Это упрощенное определение ни у кого не вызвало смеха, все были взволнованы. За окном сверкали молнии. Только один из подростков недоверчиво спросил:
— Откуда ты это взял, ведь не сам же придумал? Попович сделал замечание, которое многим показалось весьма обоснованным:
— Хорошо. Мы считаем, что бог, будучи бесконечной благостью, противостоит злу, то есть дьяволу, который является бунтовщиком, не признающим нашего небесного отца. Если бог — это весь мир, тогда, значит, и убийца — частица бога и то, что он делает, он делает по воле божьей. Разве это возможно? Ты просто «еретик».
Сын теолога произнес все это с безграничным высокомерием, а его противник откровенно сознался в своем невежестве:
— Видишь ли, сам я как-то и не подумал. Но в этом есть свой смысл. И в книжке, которую я читал, такая философия называлась пантеизмом.

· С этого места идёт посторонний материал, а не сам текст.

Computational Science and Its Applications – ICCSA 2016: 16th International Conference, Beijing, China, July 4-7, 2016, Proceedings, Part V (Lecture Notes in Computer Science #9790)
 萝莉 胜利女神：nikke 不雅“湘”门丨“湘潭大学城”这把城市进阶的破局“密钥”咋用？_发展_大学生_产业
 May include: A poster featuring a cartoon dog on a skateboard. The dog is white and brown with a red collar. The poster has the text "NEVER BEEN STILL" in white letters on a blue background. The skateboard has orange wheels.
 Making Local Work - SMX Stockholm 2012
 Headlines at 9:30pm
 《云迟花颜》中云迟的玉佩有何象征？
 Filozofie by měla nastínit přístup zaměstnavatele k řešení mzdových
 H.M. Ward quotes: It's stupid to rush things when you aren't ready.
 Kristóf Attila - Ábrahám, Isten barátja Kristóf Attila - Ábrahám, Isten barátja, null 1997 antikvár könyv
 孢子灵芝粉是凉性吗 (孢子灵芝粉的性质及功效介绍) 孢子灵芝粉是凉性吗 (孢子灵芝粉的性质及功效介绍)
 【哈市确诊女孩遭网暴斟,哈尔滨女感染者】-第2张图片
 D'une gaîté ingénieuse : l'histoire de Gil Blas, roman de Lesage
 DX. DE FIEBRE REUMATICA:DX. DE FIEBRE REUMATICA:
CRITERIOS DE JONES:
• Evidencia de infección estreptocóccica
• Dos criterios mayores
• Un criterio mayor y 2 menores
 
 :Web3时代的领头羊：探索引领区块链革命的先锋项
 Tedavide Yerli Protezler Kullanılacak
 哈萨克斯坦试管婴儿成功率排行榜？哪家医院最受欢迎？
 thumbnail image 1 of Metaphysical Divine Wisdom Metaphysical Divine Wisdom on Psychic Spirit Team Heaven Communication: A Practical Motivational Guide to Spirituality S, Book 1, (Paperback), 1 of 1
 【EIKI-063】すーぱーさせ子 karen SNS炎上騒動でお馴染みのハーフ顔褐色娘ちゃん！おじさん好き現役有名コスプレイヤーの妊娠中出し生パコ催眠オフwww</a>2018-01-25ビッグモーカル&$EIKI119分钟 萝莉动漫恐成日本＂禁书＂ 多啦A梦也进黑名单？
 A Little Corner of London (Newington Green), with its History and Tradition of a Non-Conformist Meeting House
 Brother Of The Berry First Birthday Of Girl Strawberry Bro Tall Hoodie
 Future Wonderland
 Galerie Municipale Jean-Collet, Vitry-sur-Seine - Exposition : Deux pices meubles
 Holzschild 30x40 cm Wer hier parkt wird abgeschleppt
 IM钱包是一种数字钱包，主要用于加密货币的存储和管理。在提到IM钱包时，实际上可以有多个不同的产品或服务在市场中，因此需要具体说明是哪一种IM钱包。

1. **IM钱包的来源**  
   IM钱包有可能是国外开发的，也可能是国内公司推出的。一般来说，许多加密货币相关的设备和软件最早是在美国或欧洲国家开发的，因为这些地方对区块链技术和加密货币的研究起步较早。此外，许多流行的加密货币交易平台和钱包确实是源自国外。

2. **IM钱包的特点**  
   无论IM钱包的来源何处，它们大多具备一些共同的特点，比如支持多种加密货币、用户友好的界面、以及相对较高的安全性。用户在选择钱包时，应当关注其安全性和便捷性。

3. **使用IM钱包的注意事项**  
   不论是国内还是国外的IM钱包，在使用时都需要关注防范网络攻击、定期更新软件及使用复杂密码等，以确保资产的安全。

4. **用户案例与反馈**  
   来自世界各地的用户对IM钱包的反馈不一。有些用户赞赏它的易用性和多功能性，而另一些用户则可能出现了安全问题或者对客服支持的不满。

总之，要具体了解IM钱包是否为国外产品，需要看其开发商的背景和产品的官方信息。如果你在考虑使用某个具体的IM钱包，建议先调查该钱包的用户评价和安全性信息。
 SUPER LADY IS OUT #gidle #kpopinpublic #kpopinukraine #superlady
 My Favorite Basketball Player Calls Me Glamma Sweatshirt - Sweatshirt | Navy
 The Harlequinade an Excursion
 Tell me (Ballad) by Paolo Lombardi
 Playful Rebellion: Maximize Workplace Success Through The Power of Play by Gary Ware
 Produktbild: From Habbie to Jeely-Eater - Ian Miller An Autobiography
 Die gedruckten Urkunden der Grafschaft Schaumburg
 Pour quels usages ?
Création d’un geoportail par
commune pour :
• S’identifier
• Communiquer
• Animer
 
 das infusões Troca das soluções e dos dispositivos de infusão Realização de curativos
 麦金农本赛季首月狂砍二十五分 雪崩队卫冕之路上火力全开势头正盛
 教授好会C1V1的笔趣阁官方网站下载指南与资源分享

Тогда все решили обратиться к преподавателю Думбравэ, которому доверяли больше, чем кому бы то ни было, потому что он был разговорчив, ласков и склонен ко всяким высоким материям. Старик с черными как смоль волосами, он говорил с резким молдавским акцентом и носил бородку лопаточкой, как у Майореску [15].
— Господин Думбравэ, — как-то на уроке поднялся один из подростков (они тогда учились в шестом классе), — мои товарищи обращаются к вам через меня с просьбой объяснить, что такое бог.
Думбравэ остолбенел и забормотал:
— Да вы что, рехнулись, что ли? Ай-яй-яй! Потерпите вы хоть годик, пока поумнеете. Вы чего хотите? Чтобы я со священником воевал?